Pour le family office, les « métaux rares » ne sont pas AAA++

In La Tribune 08/01/2020

La géopolitique est malade de ses propres crises sans fin. Parrainées par des intérêts particuliers et internationaux plutôt que par une cause commune et locale, elles hantent la Méditerranée orientale et le Moyen-Orient.

La dette mondiale est également malade. Chacun sait que ce marché sera l’objet de la prochaine crise, les volumes de crédit à haut rendement, c’est-à-dire faiblement noté, ont explosé depuis 2008. Sponsorisée par les politiques accommodantes des banques centrales et les taux d’intérêt négatifs, la dette a tout financé, y compris les rachats de leurs propres actions par les entreprises.

Résumé sans nuance, je le reconnais, mais qui synthétise cependant un récent échange avec un « family office » remarquablement bien géré. Mais les indices boursiers sont au zénith, c’est pourquoi cette conversation abordait une interrogation : la géopolitique du hors contrôle, du tout est permis, éliminera-t-elle un jour une dette devenue insubstantielle ? Faut-il s’en prémunir en accentuant l’achat de valeurs refuges ?

Tentations

La conversation se prolongeait vers diverses tentations dans des fonds d’investissement spécialisés en ressources minérales exotiques. Mais je dessillais les yeux de mon interlocuteur par un historique de propositions malheureuses offertes au marché pour des placements dans de tels métaux : rhodium ou d’autres platinoïdes, indium, rhénium, tantale, molybdène, lithium, etc. Puis, par l’histoire récente des investissements dans les terres rares, je les dénonçais dès 2015, l’AMF fit un avertissement et il y aura peut-être des poursuites judiciaires.

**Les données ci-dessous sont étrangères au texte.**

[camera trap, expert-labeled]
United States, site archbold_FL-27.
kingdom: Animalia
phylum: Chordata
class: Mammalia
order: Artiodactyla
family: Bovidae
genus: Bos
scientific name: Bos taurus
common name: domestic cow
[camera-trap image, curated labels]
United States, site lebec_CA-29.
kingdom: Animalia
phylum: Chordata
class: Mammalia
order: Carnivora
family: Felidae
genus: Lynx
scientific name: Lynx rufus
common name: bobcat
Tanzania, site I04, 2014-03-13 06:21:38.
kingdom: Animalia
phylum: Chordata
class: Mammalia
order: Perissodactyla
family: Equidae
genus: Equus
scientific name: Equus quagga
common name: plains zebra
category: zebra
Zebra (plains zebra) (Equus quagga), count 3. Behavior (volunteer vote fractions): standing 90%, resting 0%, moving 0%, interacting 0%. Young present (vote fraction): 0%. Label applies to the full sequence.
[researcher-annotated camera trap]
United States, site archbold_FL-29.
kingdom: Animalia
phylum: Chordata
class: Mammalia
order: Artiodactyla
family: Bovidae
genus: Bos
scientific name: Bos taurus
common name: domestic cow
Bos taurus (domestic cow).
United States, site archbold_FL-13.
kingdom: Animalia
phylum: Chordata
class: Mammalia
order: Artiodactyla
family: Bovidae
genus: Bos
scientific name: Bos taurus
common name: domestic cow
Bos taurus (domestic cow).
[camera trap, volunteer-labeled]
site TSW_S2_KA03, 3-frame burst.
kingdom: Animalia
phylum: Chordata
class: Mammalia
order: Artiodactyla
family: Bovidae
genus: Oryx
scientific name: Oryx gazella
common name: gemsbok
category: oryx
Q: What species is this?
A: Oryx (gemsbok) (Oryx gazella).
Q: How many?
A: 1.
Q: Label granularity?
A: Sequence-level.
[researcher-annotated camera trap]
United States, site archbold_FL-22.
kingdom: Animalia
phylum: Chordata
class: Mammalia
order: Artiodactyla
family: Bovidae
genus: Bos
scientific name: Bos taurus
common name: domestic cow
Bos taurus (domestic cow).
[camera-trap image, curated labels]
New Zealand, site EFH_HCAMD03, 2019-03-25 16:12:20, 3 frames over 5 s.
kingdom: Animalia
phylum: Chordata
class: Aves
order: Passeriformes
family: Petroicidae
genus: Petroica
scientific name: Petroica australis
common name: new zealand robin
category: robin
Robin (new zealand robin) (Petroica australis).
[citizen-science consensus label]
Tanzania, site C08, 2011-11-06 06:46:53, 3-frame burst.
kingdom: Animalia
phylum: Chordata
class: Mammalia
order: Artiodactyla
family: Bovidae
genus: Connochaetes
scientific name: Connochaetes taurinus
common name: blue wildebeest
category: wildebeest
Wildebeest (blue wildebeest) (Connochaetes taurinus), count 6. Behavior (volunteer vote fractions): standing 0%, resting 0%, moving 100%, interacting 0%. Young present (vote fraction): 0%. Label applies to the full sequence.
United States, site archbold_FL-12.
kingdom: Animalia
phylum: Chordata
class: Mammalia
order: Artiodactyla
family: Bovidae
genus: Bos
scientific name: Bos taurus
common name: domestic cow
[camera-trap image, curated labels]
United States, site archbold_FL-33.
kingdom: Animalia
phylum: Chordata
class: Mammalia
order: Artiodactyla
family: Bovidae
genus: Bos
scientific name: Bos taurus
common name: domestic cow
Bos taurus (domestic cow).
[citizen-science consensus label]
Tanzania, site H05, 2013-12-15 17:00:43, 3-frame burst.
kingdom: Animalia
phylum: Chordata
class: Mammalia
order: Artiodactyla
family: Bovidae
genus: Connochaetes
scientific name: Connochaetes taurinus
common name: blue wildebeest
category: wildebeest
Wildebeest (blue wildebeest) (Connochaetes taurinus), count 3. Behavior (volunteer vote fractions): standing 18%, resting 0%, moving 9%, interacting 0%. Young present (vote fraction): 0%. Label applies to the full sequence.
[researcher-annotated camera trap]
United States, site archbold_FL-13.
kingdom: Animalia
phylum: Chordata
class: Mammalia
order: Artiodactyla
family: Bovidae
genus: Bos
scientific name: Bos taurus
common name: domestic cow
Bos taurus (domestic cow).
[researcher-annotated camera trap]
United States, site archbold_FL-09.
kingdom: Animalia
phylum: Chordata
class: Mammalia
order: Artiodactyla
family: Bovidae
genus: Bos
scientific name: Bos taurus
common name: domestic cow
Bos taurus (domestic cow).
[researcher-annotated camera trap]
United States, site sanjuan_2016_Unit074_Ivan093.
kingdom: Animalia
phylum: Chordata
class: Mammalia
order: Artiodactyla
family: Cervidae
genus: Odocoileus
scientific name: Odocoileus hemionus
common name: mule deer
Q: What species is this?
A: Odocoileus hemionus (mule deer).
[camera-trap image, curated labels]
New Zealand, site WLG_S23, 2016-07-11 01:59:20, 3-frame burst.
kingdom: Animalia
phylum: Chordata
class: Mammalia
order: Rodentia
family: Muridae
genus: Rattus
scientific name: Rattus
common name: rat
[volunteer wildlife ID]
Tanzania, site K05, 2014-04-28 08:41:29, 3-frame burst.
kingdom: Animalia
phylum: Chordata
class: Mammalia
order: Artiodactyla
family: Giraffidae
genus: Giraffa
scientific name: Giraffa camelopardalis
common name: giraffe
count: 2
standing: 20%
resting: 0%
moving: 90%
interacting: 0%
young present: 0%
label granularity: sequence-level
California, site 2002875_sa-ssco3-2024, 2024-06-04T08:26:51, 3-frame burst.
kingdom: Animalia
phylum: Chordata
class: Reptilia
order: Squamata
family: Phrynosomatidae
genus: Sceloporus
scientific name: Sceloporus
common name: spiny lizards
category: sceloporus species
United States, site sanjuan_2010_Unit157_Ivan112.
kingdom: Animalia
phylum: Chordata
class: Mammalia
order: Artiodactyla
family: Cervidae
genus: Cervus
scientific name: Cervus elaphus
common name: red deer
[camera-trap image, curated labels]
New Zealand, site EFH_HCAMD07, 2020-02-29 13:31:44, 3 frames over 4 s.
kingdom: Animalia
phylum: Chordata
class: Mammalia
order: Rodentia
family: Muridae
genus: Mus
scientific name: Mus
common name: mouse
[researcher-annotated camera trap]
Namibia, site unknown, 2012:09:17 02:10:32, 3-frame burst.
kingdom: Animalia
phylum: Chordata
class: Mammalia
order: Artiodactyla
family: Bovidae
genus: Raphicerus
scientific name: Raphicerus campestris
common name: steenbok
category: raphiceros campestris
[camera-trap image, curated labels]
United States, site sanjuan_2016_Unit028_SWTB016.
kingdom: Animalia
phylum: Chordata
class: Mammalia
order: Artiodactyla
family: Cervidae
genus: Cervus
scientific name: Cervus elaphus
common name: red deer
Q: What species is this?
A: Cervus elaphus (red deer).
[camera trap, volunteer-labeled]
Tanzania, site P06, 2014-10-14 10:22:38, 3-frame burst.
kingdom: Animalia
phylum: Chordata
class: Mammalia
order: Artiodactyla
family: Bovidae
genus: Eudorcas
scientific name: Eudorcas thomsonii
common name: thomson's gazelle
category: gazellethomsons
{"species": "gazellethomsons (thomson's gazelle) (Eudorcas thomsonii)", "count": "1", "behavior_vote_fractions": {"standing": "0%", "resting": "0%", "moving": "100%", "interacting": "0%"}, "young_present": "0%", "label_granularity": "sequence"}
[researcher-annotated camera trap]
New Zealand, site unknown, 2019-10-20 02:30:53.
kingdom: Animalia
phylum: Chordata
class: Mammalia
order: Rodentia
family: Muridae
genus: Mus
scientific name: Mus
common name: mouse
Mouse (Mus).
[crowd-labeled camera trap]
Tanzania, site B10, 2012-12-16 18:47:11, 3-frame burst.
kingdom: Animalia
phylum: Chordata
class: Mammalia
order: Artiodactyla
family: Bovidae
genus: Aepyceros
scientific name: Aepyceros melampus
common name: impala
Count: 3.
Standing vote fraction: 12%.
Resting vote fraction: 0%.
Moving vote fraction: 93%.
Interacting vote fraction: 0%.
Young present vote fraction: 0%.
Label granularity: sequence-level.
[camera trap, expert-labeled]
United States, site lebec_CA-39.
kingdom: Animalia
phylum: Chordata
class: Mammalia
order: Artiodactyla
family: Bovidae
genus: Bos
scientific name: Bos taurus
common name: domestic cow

Autre péripétie, celle de la société Cobalt27. Sa pérennité était mise en doute il y a un an avant qu’elle ne disparaisse 9 mois plus tard, à l’automne 2019, absorbée par la société Nickel 28, dont l’avenir pourrait également apparaître étrange. Ce bref audit se concluait par l’examen de fonds d’investissements liés à la fake-news des « métaux rares ». L’extrême fragilité de leur modèle et leur prochaine disparition apparaissaient comme une évidence.

Aventures hasardeuses

À chaque fois la difficulté de ces aventures hasardeuses n’était pas d’identifier et d’acheter des actifs métalliques affaiblis, bientôt en crise ou bien qui engendreront de « fantastiques plus-values ». Mais au contraire, alors que la hausse de leurs prix englueront, rétréciront, voire refermeront leurs marchés, le problème est de réussir à solder rapidement la position de ces métaux au lieu d’être contraint d’attendre plusieurs mois, une demi-année ou plus, de trouver une contrepartie fiable et de lui vendre à un vrai prix de marché et non pas un prix zombie, sans pour autant payer des frais outranciers aux gestionnaires, etc. Autant d’éléments techniques souvent dissimulés par les communicants.

Compte tenu du nombre d’imposteurs dont le fonds de commerce sont ces mirages, mais qui n’ont jamais œuvré dans une industrie et donc ne savent pas comment opérer – suivez mon regard -, il est aisé d’être alpagué par ces individus attrape-tout. Le dicton du grand philosophe populaire du 20e siècle, Coluche, n’aura ici jamais autant été approprié : « C’est pas parce qu’ils sont nombreux à avoir tort qu’ils ont raison. »

Tout bien considéré, c’est l’or qui aura été choisi. À l’inverse des métaux exotiques, le métal jaune dispose d’un marché profond, liquide, avec des contreparties instantanées et fiables, les banques centrales le recherche, car il n’est la dette de personne (relire lentement et y penser longuement) : si cela n’était pas un oxymore, il pourrait être noté AAA++. En outre, alors que la montée des risques du double contexte géopolitique-dette lui a déjà remarquablement bénéficié en 2019, pour 2020, les mêmes éléments, les valeurs du dollar et des taux d’intérêt réels portent ses prévisions optimistes vers les 2.500 dollars l’once.